The Spark

“The emancipation of the working class will only be achieved by the working class itself.” — Karl Marx

“Overhaul bankruptcy”
– so say the financiers behind Enron

Aug 12, 2002

U.S. senators and representatives rushed to cobble together a bill toughening the rules on bankruptcy filings before they recessed for their long end-of-summer vacation. One of the bill’s sponsors declared that the bill that had been jointly agreed on would “restore integrity and accountability to our bankruptcy system.”

Ari Fleischer, Bush’s spokesperson, said, “The president looks forward to signing that.” (Bush, who was already on the second leg of his third summer vacation, wasn’t around to speak for himself.)

It’s true that the specter of bankruptcy hangs over the country, with one big company after another declaring bankruptcy, wiping out their employees’ pension funds and 401(k) funds, leaving big debts behind in the wake of executives who are rushing off to put billions of dollars of money into offshore banks. World Com, Enron, Qwest, KMart – and they’re only the most visible ones – have certainly been abusing the bankruptcy system.

There’s only one problem. Congress didn’t overhaul the bankruptcy laws applying to the big guys. It overhauled the bankruptcy laws applying to ordinary people, so that most people won’t be able to write off their debts when they declare bankruptcy – only defer them.

The credit card and banking industries claim that too many people write off debts they should be able to pay.

What do they mean – “able to pay”? The average American who filed for bankruptcy last year had a car that was six to nine years old and income way below the median income. Almost half of all people filing for bankruptcy are deep in debt precisely because they were recently hit with big medical bills that their insurance didn’t cover – IF they had medical insurance at all.
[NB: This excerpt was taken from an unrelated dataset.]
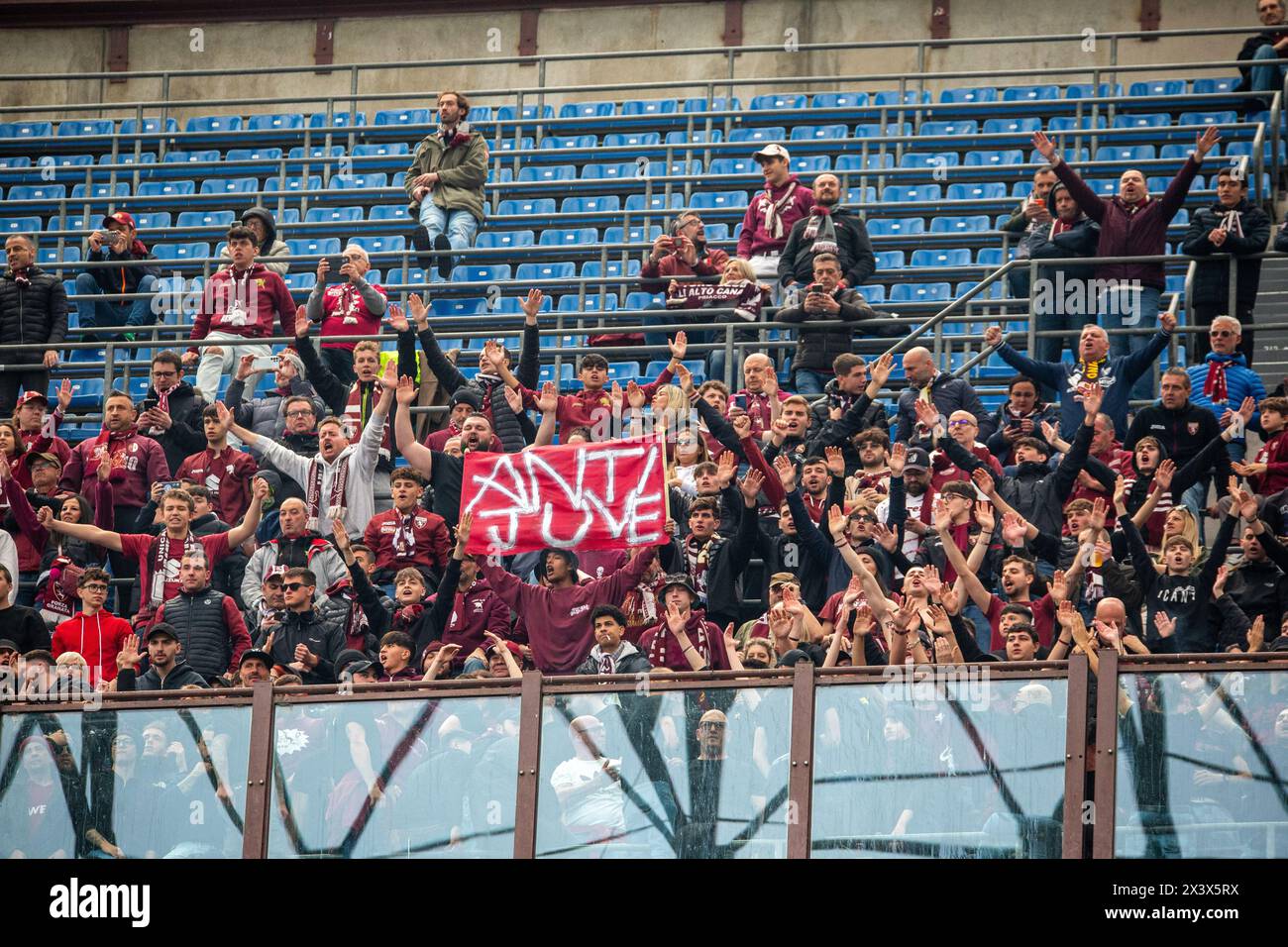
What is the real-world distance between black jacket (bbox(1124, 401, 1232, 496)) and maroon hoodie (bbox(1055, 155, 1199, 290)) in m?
2.00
Then there were all those people laid off, unable to find a new job that paid decent money. As we all know, between house payments, a car note, insurance payments – not to mention, utilities, phones, and food – it doesn’t take long when you’re out of work, or just working for less, to get way behind in your bills.

It’s obvious that a government which wanted to deal with the real problems behind the growing number of bankruptcies would look into providing adequate financial support to unemployed workers and a decent medical insurance plan that covers everyone – as a start.
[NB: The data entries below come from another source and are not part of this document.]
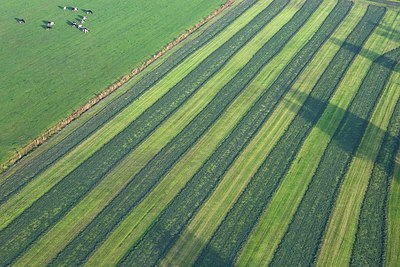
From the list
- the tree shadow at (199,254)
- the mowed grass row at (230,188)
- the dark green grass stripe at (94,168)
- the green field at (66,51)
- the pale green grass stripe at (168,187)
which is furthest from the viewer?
the green field at (66,51)

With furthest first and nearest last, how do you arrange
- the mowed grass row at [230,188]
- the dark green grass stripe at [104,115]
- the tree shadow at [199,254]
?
1. the dark green grass stripe at [104,115]
2. the mowed grass row at [230,188]
3. the tree shadow at [199,254]

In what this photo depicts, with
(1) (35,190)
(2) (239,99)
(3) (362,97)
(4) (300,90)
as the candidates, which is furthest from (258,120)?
(1) (35,190)

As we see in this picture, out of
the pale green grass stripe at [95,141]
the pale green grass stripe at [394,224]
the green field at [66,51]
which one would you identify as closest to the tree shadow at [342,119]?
the pale green grass stripe at [394,224]

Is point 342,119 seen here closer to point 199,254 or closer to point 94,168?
point 199,254

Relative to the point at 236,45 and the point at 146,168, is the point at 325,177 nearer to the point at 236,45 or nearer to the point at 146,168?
the point at 146,168

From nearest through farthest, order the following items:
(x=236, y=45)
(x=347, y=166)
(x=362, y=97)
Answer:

And then it would turn around and go after the big guys – the ones who, before they declared bankruptcy, stole billions of dollars from their employees’ pension funds for their own account. They might start with George W.’s good buddy, “Ken Boy” Lay, late of Enron fame. But they would quickly turn their attention to the big banks who have been helping executives drain money out of their corporations.

Here is the real irony of the push to reform bankruptcy laws: the very same big banks who paved the way for the corporate rush into bankruptcy are the very ones who today cry for “financial responsibility.”

“Financial responsibility” – words that mean nothing other than the right of the biggest corporations and banks to go on stealing from everyone else.